Notre Chef de Choeur

Erich Vogt, Allemand installé en France, dirige « Why Note » et « Blue Note » depuis leur création, à son initiative, en 1987. Professeur en Allemagne, il enseigne depuis longtemps la musique aux enfants.

Après des cours de piano classique pendant sa jeunesse, Erich, qui a participé comme musicien amateur à plusieurs groupes, chante depuis 25 ans dans des formations lyriques (oratorios, opéra, oeuvres pour chœur de chambre). Il est aussi un autodidacte passionné dans le répertoire « non classique » et participe régulièrement aux rencontres chorales européennes « Europacantat ».

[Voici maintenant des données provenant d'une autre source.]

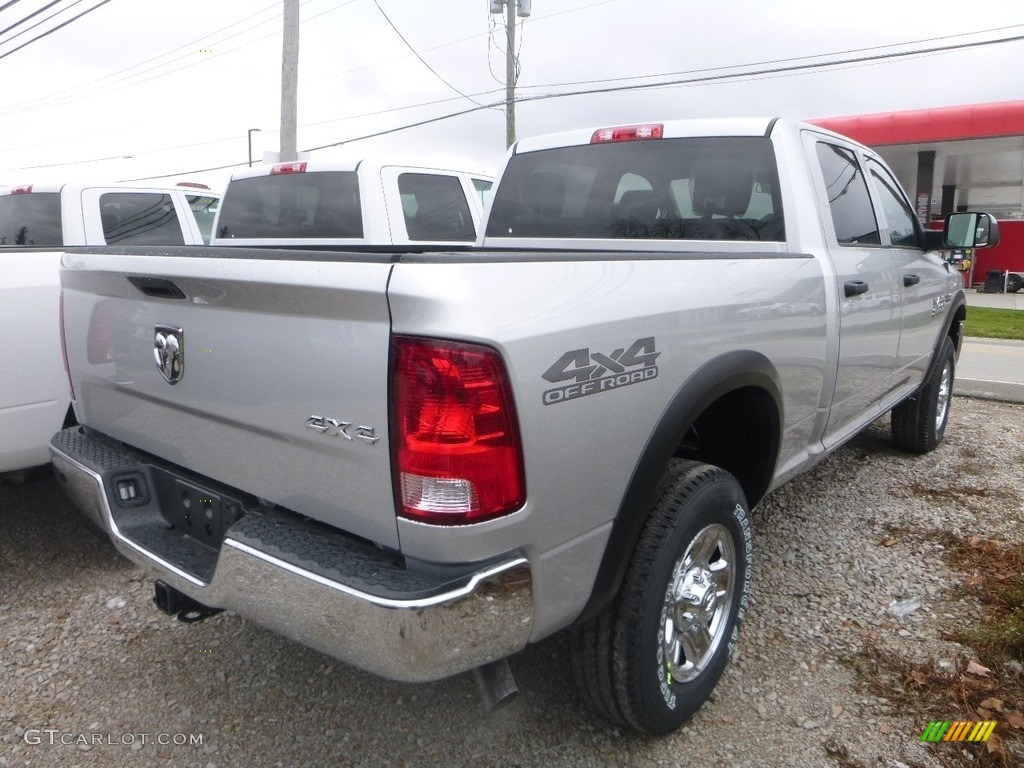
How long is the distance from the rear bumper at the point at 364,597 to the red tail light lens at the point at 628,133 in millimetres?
2274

Formé à la direction de chœurs par Werner Pfaff à l'Ecole de musique de Lahr, ainsi qu'au contact de grands chefs tels que Wolfgang Seeliger (Darmstadt), Harold Lenselink (Pays-Bas) ou Hugues Reiner (Paris), il dirige également aujourd'hui le chœur Florijazz à Guebwiller. Enfin il anime des ateliers « jazz vocal » au centre d'art polyphonique d'Alsace (CAPA) de Munster.

L'interview
d'Erich VOGT

- Vous dirigez des chorales « jazz » et « gospel », pourtant vous chantez aussi des airs d'opéra dans un autre ensemble vocal. N'est-ce pas paradoxal ?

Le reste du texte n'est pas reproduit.